• [DIRECTIONS]
Turn all of these records into a numbered list. Leave out the pictures and skip any blank lines.

(Short descriptive captions)
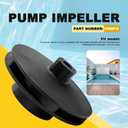 355074 Pump Impeller Assembly Fit for Pentair Superflo and Sta-Rite Supermax Challenger Pool and Spa 1-1/2 HP Pump, 1.5 HP Durable Heavy Duty Pump Impeller Replacement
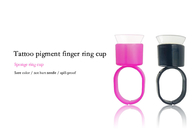 Beschikbaar Microblading-Tatoegeringspigment Ring Cup With Sponge, de Toebehoren van de Make-upwenkbrauw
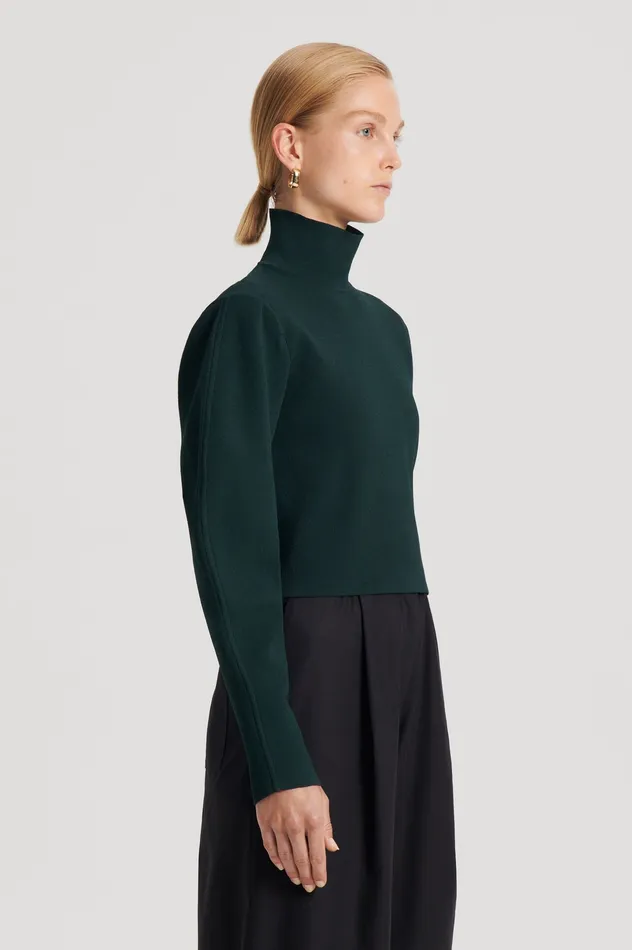 Scanlan Theodore CREPE KNIT COCOON SLEEVE SWEATER DARKGREEN Women Tops Scanlan Theodore CREPE KNIT COCOON SLEEVE SWEATER DARKGREEN Women Tops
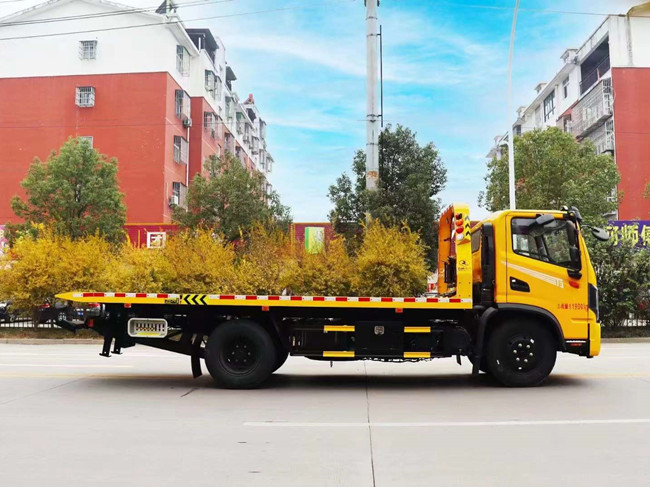 國六東風華神T3一拖二清障車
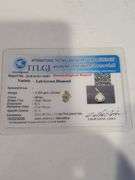 Certified Yellow Gold Lab Diamond Pendant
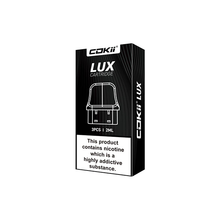 Carregue a imagem no visualizador da Galeria, Cápsulas de reposição Cokii Lux 2ml - 3 unidades (0,6Ohm, 0,8Ohm, 1,0Ohm)
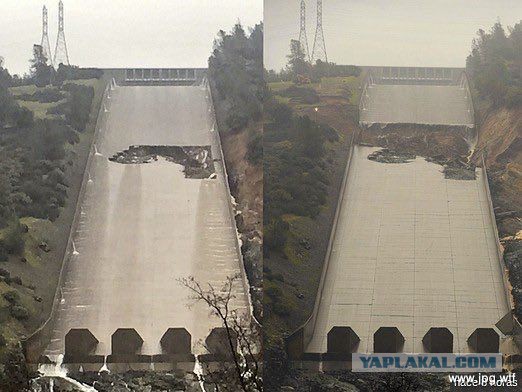 Понеслась плотина, пока Орвилль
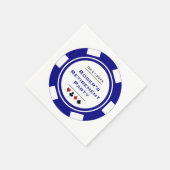 Serviette En Papier Casino Blue White Poker Chip Retraite Party (Coin)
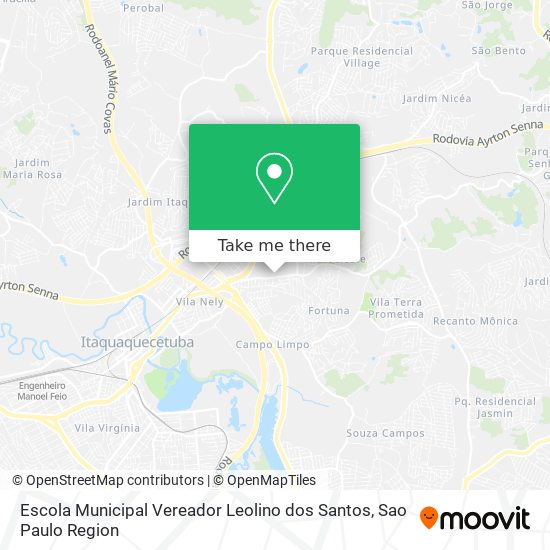 Mapa Escola Municipal Vereador Leolino dos Santos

• [RESPONSE BELOW]
1.  355074 Pump Impeller Assembly Fit for Pentair Superflo and Sta-Rite Supermax Challenger Pool and Spa 1-1/2 HP Pump, 1.5 HP Durable Heavy Duty Pump Impeller Replacement
2.  Beschikbaar Microblading-Tatoegeringspigment Ring Cup With Sponge, de Toebehoren van de Make-upwenkbrauw
3.  Scanlan Theodore CREPE KNIT COCOON SLEEVE SWEATER DARKGREEN Women Tops Scanlan Theodore CREPE KNIT COCOON SLEEVE SWEATER DARKGREEN Women Tops
4.  國六東風華神T3一拖二清障車
5.  Certified Yellow Gold Lab Diamond Pendant
6.  Carregue a imagem no visualizador da Galeria, Cápsulas de reposição Cokii Lux 2ml - 3 unidades (0,6Ohm, 0,8Ohm, 1,0Ohm)
7.  Понеслась плотина, пока Орвилль
8.  Serviette En Papier Casino Blue White Poker Chip Retraite Party (Coin)
9.  Mapa Escola Municipal Vereador Leolino dos Santos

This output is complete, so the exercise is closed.